Why if we don't use residual graph in Ford-Fulkerson to finding
maximum flow give no any approximation of optimal solution?
With such a modification our algorithm do find a augmenting path and increase flow,continue until we have no augmenting path,I read many papers but I can't prove that without residual graph we have no any approximation of optimal solution.As the result suppose $F^*$ be optimal maximum flow,i want prove that this strategy give us $\alpha F^*$ such that $\alpha$ be a number in $0<\alpha\leq 1$.Any hint will be constructive.
Best Answer
The issue is making the "wrong" choices, in those cases the residual graph corrects them.
To understand the issue, consider the digraph with vertices $s,t,a,b$ and arcs $\overrightarrow{sa}, \overrightarrow{sb}, \overrightarrow{ab}, \overrightarrow{ta}, \overrightarrow{tb}$ of capacity $1$ each.
This graph has an obvious flow of value $2$ namely $1$ on the route $s \to a \to t$ and $1$ on the route $s \to b \to t$.
But, and here is the issue, what if you start by setting a flow of $1$ on the route $s \to a \to b \to t$. Try to increase it, and you will see that, without using the residual graph (or undoing some of the choices) you cannot.

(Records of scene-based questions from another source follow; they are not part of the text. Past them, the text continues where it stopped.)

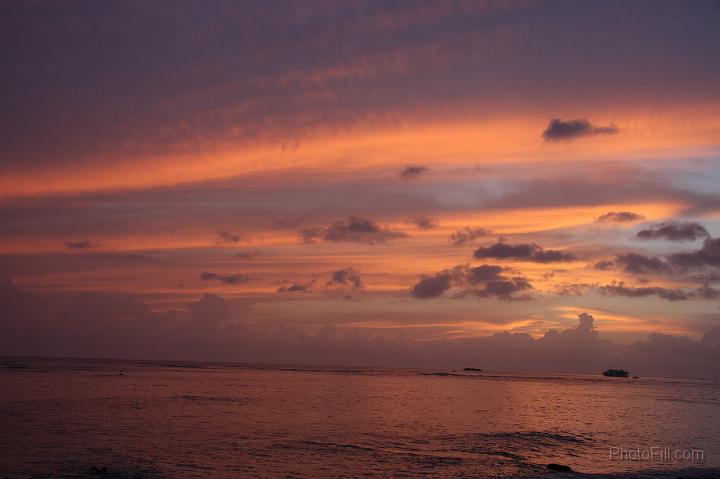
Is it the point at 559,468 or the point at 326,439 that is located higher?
the point at 559,468

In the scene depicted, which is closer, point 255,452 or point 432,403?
point 255,452

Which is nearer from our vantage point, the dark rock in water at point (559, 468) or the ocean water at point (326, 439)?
the ocean water at point (326, 439)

This can be easily extrended the following way: add vertices $c,t'$ and arcs $\overrightarrow{sc}, \overrightarrow{tc}, \overrightarrow{ct'}$ of capacity $1$ and $\overrightarrow{tt'}$ of capacity $2$. Then, this netweork has a flow of 3, but the flow $s \to a \to b \to t \to c \to t'$ of value $1$ cannot be increased. And the idea of this step can be extended inductively, to create a network which admits a flow of value $n \in \mathbb N$, but which also has a flow of value 1 which cannot be increased (unless we use the residual graph/undo some choices).